Research:Discovering content inconsistencies between Wikidata and Wikipedia/First explorations

From Meta, a Wikimedia project coordination wiki

There is not much research about the consistency between Wikidata and Wikipedia pages. Moreover, there is no solution to compare such Wikipedia content with Wikidata information in the past. Our goals is to create a mapping between Wikidata and Wikipedia content, and try to measure the consistency between both of them. In this page, we summarize the initial results about trying to utilize the Wikipedia content and their corresponding Wikidata information in Wikipedia to discover the consistency.

Data&Methods[edit]

Data[edit]

There are many different topics of Wikipedia contents, and for this research, we collected the Wikipedia and Wikidata information about biography.

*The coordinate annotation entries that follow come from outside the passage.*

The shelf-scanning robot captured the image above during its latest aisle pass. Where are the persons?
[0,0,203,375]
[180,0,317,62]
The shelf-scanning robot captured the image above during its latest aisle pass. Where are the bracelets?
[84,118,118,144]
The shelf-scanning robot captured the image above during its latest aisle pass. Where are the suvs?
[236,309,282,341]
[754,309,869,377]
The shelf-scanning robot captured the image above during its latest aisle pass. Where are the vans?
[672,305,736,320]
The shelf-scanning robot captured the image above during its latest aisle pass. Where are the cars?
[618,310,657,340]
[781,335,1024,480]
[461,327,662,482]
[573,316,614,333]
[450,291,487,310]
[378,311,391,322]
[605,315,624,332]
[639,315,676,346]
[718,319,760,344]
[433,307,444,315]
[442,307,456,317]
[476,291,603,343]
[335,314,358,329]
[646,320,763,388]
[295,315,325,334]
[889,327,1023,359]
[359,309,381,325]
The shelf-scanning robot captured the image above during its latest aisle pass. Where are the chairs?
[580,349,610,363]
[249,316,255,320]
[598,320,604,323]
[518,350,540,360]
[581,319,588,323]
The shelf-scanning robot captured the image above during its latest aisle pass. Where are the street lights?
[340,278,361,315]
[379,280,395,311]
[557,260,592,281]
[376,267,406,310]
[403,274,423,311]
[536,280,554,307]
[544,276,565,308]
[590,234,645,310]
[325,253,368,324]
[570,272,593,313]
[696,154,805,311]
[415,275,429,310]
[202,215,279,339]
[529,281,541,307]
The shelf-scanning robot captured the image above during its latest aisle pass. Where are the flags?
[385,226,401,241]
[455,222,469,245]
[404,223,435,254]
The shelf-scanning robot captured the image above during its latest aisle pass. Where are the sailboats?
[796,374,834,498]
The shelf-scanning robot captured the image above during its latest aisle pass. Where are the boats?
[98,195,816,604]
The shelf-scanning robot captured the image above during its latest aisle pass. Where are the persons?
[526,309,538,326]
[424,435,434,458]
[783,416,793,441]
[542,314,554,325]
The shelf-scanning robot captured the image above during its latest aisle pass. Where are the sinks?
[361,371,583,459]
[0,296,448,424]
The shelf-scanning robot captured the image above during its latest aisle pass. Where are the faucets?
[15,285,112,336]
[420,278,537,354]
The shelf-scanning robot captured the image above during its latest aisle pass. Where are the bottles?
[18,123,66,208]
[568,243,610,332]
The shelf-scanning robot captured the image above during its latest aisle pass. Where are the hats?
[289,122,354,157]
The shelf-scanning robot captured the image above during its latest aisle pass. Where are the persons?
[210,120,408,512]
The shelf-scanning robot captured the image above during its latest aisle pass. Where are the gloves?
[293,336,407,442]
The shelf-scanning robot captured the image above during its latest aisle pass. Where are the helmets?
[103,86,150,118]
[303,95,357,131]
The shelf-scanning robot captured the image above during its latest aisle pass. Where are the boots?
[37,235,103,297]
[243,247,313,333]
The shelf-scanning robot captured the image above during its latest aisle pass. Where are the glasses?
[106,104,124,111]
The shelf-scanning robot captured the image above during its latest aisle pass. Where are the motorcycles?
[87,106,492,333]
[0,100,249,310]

For the Wikipedia, we have all the Wikipedia page contents, and for the Wikidata, we have their corresponding properties and values. Since we don’t have the labeling data about the consistency between Wikidata and Wikipedia content and we want to utilize supervised learning methods on this task, we would need to do some data preprocessing first.

Data Preprocessing[edit]

  • First, due to numerous properties on the Wikidata, we only choose the top5 most frequent meaningful properties: occupation, educated at, place of birth, member of sports team and country of citizenship to be our data. We sampled 2000 Wikidata claims for each property to be our datasets.
  • Second, since the Wikipedia content information is too large to compare with one Wikidata statement, we utilize the sentence-based Wikipedia. We focus on whether one Wikidata claim and one Wikipedia sentence in the same page is consistent or not.
  • Third, for the labeling, we have some settings. This is a two class classification problem (consistent or not). One example is presented in Table1, and the statistics of datasets is presented in Table2.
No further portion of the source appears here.